Créon, frère de Jocaste et donc leur oncle, est le nouveau roi de Thèbes mais aussi le père d’Hémon, le fiancé d’Antigone dont étymologiquement, le prénom signifie: «contre la descendance » ou « à l’encontre des ancêtres ». Bref, Antigone a une lourde hérédité familiale…
Quand la pièce commence, un messager vient dire que, sur ordre de Créon, le corps de Polynice doit rester sans sépulture, parce que traître à la cité. Même si Créon ne respecte pas les lois religieuses, chose inadmissible chez les Grecs de l’antiquité, puisqu’un mort sans sépulture, donc sans que les rites funéraires aient été effectués, ne peut pas descendre aux Enfers ; son esprit doit donc alors errer sans fin dans l’Erèbe, c’est à dire dans la nuit, le chaos. C’est donc l’horreur absolue aux yeux de sa famille.
De son côté, Antigone ne supporte pas la loi imposée par le pouvoir politique ici incarné par son oncle. Comme son père Oedipe, humiliée et désespérée, elle va au devant de son malheur, puisqu’elle annonce qu’elle va enterrer son frère. Des gardes la retrouvent en effet en train de couvrir de terre le cadavre de son frère ; c’est, pour elle, essentiel que ces rites soient respectés, quel que soit le défunt.
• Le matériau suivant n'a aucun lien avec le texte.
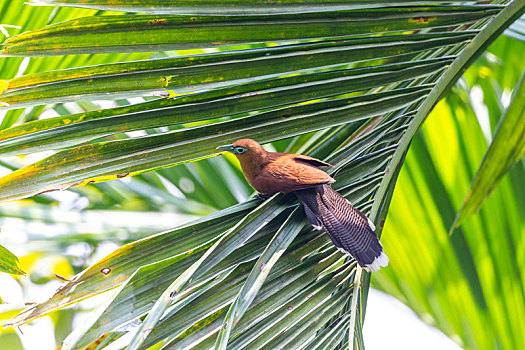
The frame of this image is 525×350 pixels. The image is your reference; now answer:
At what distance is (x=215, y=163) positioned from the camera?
1.78 meters

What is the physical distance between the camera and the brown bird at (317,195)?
839mm

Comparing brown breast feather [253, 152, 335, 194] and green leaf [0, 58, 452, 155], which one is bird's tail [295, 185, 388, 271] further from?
green leaf [0, 58, 452, 155]

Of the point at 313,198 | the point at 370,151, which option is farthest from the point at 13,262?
the point at 370,151

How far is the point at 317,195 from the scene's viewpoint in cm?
89

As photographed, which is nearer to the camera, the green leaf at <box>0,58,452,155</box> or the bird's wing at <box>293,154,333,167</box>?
the green leaf at <box>0,58,452,155</box>

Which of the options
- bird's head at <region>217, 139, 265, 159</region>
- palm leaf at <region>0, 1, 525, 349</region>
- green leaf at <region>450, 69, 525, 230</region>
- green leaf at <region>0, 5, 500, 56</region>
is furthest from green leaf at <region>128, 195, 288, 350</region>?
green leaf at <region>450, 69, 525, 230</region>

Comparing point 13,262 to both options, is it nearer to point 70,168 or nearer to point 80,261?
point 70,168

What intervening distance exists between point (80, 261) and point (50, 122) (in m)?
1.00

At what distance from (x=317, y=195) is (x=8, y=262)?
1.74 ft

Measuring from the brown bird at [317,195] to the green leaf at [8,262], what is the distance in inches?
15.5

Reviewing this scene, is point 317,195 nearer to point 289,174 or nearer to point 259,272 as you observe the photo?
point 289,174

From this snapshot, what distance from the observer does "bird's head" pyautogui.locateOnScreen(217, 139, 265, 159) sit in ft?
3.05

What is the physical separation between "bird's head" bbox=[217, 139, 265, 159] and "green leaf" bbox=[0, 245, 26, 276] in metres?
0.41

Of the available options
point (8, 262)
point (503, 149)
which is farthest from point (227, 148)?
A: point (503, 149)
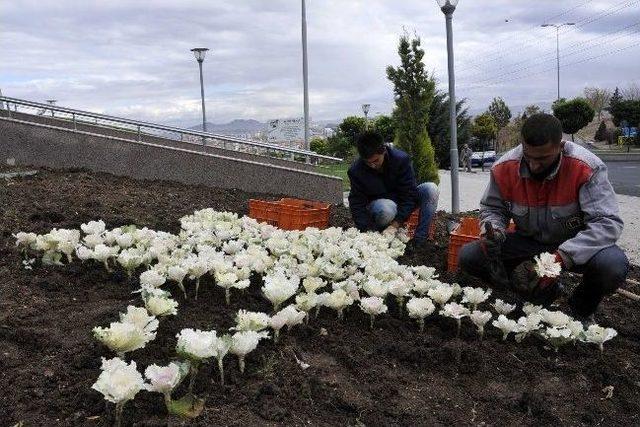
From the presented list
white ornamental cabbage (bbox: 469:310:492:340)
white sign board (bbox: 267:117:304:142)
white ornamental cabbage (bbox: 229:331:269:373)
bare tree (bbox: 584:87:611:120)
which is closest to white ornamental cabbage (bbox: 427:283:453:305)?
white ornamental cabbage (bbox: 469:310:492:340)

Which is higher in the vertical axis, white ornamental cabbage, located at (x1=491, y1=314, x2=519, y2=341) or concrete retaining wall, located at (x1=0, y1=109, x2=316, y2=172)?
concrete retaining wall, located at (x1=0, y1=109, x2=316, y2=172)

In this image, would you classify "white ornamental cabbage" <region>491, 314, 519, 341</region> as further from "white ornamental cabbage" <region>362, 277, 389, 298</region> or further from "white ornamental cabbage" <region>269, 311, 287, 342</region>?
"white ornamental cabbage" <region>269, 311, 287, 342</region>

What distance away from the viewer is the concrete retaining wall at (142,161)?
9.29m

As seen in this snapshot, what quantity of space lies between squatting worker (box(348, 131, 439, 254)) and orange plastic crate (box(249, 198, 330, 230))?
1.69ft

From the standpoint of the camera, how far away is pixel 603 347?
3.32 metres

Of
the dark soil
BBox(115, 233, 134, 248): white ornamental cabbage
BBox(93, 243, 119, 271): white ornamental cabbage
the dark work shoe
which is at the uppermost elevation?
BBox(115, 233, 134, 248): white ornamental cabbage

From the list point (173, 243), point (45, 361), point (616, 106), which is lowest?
point (45, 361)

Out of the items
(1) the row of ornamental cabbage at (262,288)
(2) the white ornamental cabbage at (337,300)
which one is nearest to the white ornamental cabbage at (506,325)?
(1) the row of ornamental cabbage at (262,288)

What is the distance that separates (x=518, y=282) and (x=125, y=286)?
8.36 ft

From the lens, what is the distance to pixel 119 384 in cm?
211

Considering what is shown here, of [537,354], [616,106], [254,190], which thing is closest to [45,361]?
[537,354]

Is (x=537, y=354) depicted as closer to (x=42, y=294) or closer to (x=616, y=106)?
(x=42, y=294)

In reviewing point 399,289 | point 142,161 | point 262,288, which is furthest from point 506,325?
point 142,161

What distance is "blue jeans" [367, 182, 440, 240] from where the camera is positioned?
5727 millimetres
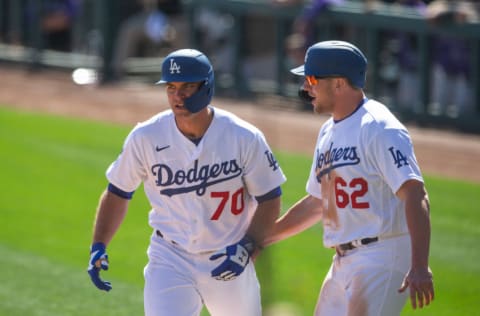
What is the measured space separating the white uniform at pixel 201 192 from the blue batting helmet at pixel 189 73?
0.63ft

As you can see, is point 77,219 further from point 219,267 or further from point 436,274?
point 219,267

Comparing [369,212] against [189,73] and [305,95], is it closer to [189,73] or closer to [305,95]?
[305,95]

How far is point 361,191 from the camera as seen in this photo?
4.67 m

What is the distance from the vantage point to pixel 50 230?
9.21m

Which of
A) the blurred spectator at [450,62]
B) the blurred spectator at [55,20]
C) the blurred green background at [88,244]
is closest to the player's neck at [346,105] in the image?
the blurred green background at [88,244]

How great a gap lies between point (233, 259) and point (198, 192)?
383 mm

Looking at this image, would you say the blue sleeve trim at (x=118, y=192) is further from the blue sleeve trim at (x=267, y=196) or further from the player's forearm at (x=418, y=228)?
the player's forearm at (x=418, y=228)

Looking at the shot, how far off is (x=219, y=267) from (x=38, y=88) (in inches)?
471

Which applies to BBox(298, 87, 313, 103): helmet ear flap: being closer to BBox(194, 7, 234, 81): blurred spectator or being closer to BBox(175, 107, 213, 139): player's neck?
BBox(175, 107, 213, 139): player's neck

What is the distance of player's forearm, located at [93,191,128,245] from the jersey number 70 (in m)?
0.50

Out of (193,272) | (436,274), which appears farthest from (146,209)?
(193,272)

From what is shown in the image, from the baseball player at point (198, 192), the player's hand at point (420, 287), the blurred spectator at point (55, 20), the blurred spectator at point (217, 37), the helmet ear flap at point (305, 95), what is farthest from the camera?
the blurred spectator at point (55, 20)

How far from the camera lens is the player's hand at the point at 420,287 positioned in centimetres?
425

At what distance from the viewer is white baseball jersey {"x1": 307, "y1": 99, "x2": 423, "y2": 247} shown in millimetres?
4527
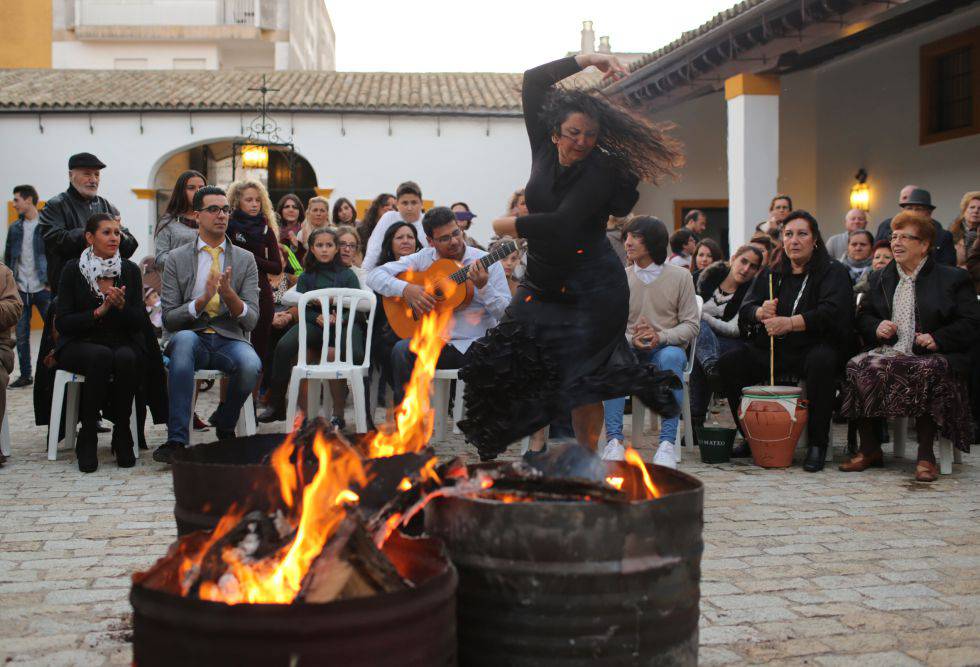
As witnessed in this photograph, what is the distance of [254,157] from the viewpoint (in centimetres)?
2050

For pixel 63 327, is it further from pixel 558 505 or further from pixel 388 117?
pixel 388 117

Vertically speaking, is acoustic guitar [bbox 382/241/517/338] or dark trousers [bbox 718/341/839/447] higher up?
acoustic guitar [bbox 382/241/517/338]

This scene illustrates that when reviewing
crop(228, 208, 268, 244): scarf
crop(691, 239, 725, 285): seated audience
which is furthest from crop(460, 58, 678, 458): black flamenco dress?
crop(691, 239, 725, 285): seated audience

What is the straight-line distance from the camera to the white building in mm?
38344

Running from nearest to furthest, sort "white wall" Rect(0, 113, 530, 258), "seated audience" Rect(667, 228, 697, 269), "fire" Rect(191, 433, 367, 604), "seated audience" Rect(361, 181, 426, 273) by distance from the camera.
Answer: "fire" Rect(191, 433, 367, 604) → "seated audience" Rect(361, 181, 426, 273) → "seated audience" Rect(667, 228, 697, 269) → "white wall" Rect(0, 113, 530, 258)

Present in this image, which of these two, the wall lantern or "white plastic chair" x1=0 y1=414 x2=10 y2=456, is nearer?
"white plastic chair" x1=0 y1=414 x2=10 y2=456

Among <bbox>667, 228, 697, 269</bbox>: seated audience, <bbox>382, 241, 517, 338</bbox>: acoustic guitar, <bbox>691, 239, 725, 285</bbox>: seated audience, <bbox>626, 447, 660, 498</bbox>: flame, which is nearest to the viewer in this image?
<bbox>626, 447, 660, 498</bbox>: flame

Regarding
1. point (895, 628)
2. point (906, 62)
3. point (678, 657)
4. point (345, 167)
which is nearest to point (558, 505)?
point (678, 657)

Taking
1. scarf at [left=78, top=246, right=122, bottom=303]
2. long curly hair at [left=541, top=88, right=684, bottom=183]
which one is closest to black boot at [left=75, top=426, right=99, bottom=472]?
scarf at [left=78, top=246, right=122, bottom=303]

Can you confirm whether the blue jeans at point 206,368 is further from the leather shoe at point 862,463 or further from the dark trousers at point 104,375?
the leather shoe at point 862,463

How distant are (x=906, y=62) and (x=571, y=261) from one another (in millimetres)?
13293

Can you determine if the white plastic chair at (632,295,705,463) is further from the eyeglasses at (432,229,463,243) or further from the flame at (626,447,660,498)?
the flame at (626,447,660,498)

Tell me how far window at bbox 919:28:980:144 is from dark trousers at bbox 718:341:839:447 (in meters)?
8.37

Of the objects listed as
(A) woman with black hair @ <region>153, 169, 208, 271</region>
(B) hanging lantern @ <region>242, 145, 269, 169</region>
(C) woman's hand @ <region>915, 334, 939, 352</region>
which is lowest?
(C) woman's hand @ <region>915, 334, 939, 352</region>
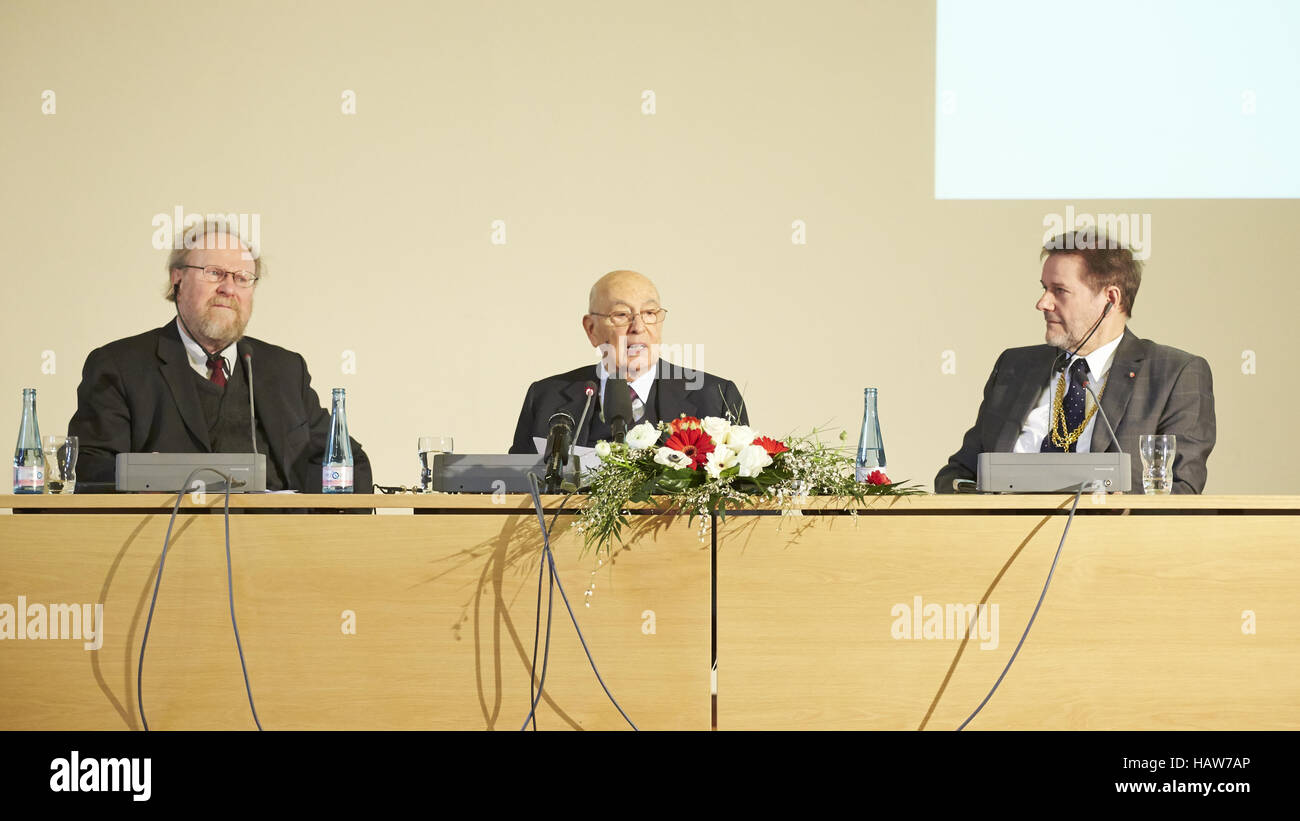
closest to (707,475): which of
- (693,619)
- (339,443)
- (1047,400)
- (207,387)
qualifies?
(693,619)

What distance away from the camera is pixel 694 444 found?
5.96 ft

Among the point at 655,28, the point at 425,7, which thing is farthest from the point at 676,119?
the point at 425,7

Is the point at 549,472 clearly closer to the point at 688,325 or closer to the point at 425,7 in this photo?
the point at 688,325

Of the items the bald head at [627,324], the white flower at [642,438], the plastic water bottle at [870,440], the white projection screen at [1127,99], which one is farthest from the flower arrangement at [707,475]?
the white projection screen at [1127,99]

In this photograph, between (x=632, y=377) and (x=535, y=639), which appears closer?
(x=535, y=639)

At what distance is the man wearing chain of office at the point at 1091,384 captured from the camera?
2.76m

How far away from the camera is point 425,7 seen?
3.90 meters

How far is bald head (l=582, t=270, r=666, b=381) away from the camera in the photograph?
323cm

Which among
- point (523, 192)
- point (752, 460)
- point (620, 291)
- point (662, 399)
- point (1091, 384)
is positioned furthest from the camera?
point (523, 192)

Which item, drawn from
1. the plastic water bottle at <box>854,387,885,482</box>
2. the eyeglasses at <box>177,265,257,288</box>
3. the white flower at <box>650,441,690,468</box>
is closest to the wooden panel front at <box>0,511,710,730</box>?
the white flower at <box>650,441,690,468</box>

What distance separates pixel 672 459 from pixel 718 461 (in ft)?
Answer: 0.26

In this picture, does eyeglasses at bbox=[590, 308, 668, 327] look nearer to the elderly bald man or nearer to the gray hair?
the elderly bald man

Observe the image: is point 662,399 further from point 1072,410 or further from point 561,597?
point 561,597

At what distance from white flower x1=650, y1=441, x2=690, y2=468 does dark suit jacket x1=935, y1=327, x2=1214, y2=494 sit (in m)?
1.14
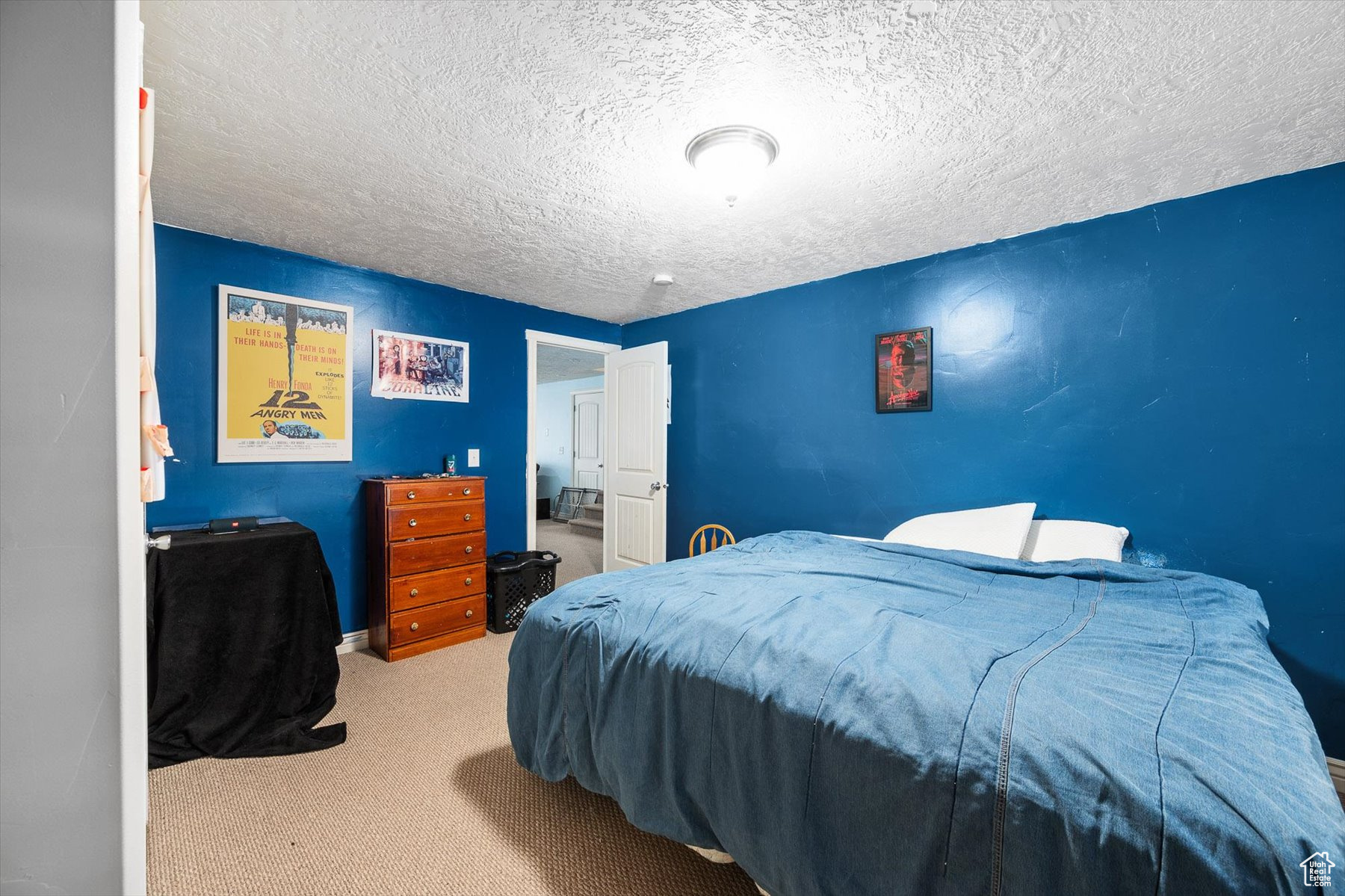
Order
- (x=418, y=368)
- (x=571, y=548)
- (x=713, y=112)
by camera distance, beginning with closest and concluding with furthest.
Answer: (x=713, y=112), (x=418, y=368), (x=571, y=548)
Son oncle Créon, qui est le chef des armées et donc le protecteur de la cité, essaye en vain de l’en dissuader, d’abord parce qu’un tel acte irait contre son pouvoir moral et politique absolu. Il estime que c’est à lui, et à lui seul, de garder l’unité et le bon fonctionnement politique de son pays. Nul ne doit donc désobéir aux lois et décrets royaux, puisqu’il en va de la vie de tout un peuple qui, estime-t-il, a déjà beaucoup souffert d’une guerre civile. Et puis, Antigone est quand même sa nièce…
Le chœur, qui représente le peuple de Thèbes écoute, et prend conscience de la situation. Et est en colère contre Eros, c’est à dire les pulsions sexuelles qui ont été à l’origine de cette tragédie, quand Oedipe a couché avec sa mère: «Le désir a sa place entre les grandes lois qui règnent sur le monde, et la divine Aphrodite fait de nous ce qu’elle veut ». Vieux thème que l’on retrouve déjà chez Parménide et Empédocle. Assez ironique, le chœur n’est pas spécialement tendre non plus pour Antigone à qui il fait remarquer qu’elle n’a rien d’une déesse, qu’elle est une simple mortelle, et qu’elle doit donc payer « les fautes paternelles », ce qu’elle n’accepte pas.
Mais il est aussi accablé et impuissant à trouver une solution à cette tragédie familiale qui atteint aussi l’Etat, la “polis” toute entière.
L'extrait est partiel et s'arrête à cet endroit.